This answer is incomplete but I'll try to finish it later.

First note that you can't express the answer only using $Y$, even in the $g=1$ case. If the imaginary part of $\tau$ goes to $0$, you do not know anytihng about what $j(\tau)$ is doing.

I think you want to work with the induced quadratic form on pairs $(v,w) \in \mathbb Z^2 \times \mathbb Z^2 = \mathbb Z^4$ given by

$$ (v_1,w_1) \cdot (v_2,w_2) = \operatorname{Re}\left( \overline{(v_1 + Z w_1)}^T Y^{-1}(v_2 + Z w_2) \right)$$

If I calculated correctly, this is the actual Riemann form of your torus, because it comes from a Hermitian form $Y^{-1}$ on $\mathbb C^2$ whose imaginary part resticts to the standard symplectic from on $\mathbb Z^4$.

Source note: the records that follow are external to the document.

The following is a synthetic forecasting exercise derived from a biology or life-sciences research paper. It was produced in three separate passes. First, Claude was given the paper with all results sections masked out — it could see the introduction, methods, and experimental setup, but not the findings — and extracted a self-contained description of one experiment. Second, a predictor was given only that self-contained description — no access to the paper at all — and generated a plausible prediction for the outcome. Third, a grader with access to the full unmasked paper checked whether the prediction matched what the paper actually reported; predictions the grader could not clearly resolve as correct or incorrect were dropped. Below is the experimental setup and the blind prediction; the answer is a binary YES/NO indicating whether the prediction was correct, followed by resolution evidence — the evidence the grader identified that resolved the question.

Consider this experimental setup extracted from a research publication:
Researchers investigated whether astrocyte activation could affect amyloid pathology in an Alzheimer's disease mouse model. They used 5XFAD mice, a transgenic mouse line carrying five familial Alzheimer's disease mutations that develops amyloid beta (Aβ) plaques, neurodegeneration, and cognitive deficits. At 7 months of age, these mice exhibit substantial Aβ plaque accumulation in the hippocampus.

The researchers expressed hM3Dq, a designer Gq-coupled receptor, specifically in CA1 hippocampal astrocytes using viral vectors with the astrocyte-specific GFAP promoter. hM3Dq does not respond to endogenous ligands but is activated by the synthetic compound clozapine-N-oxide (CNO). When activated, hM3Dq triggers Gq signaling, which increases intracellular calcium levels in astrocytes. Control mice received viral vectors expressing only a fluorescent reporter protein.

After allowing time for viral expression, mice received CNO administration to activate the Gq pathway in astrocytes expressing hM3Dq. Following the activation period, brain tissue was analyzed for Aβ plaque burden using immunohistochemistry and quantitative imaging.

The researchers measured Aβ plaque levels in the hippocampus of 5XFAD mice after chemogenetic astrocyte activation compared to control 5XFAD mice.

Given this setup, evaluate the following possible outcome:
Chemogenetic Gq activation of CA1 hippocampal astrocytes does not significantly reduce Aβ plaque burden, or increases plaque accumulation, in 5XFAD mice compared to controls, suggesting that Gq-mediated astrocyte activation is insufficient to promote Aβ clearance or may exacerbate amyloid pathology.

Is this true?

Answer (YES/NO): NO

The action of $SP_{4}(\mathbb Z)$ on this is the natural action on quadratic forms in four variables. Indeed, $v^T Y^{-1} v$ on $\mathbb C^2$ is the unique Hermitian form whose imaginary part restricts to the standard symplectic form on the lattice $\mathbb Z^4$ embedded by the map $(v_1, v_2) \mapsto v_1 + Z v_2$. The action of $SP_{4}$ on $Z$ comes from the action of $SP_4$ on this lattice plus some weird action on $\mathbb C^2$, but since the action preserves the standard symplectic form it will preserve the uniquely determined Hermitian form.

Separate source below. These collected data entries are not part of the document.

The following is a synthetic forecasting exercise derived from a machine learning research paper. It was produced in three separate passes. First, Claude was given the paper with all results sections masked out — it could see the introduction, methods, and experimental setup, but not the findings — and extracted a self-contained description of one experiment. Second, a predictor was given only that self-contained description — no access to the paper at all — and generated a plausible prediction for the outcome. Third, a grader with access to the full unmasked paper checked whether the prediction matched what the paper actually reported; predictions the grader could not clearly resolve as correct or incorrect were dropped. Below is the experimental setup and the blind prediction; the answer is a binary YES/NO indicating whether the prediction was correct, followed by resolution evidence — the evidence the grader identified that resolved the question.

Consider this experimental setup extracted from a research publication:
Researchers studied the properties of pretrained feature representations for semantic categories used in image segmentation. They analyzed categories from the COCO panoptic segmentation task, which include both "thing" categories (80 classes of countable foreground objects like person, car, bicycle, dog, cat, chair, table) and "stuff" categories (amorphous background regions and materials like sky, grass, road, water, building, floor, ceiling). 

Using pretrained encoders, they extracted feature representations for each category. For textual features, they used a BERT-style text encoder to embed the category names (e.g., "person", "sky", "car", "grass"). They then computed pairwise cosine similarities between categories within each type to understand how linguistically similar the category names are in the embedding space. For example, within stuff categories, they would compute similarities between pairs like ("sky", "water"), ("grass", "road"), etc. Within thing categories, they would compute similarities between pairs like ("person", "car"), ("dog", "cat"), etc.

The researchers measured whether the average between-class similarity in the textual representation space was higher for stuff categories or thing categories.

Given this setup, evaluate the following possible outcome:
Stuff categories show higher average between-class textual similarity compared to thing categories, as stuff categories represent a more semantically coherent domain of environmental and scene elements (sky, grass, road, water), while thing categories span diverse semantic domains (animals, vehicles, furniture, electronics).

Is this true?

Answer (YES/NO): YES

Now I think a basis of neighborhoods of the rank $k$ component of the boundary of this lattice consists of points where there are $k$ vectors $v_1,\dots,v_k$ in $\mathbb Z^4$ that are linearly independent, whose pairing under the symplectic forms with each other all vanish, and whose lengths under the quadratic form are all $<\epsilon$.

I think this because if you have a sequence of such quadratic forms with vectors $v_1,\dots,v_k$ so that the length of those vectors goes to $0$, you obtain a lattice of rank $4-2k$ with a symplectic form by modding out by $v_1,\dots,v_k$ and taking the kernel of the map to $v_1,\dots, v_k$, and you obtain a corresponding quadratic form by taking the limit of the original quadratic form, which will be well-defined as the lengths of $v_1,\dots,v_k$ goes to $0$. So a sequence of points that are in all the rank $k$ neighborhoods but not all the rank $k+1$ neighborhoods will have an accumulation point in $\mathcal A^{2-k}$. That is precisely what the Satake compactification is supposed to look like. I will try to rigorously justify this...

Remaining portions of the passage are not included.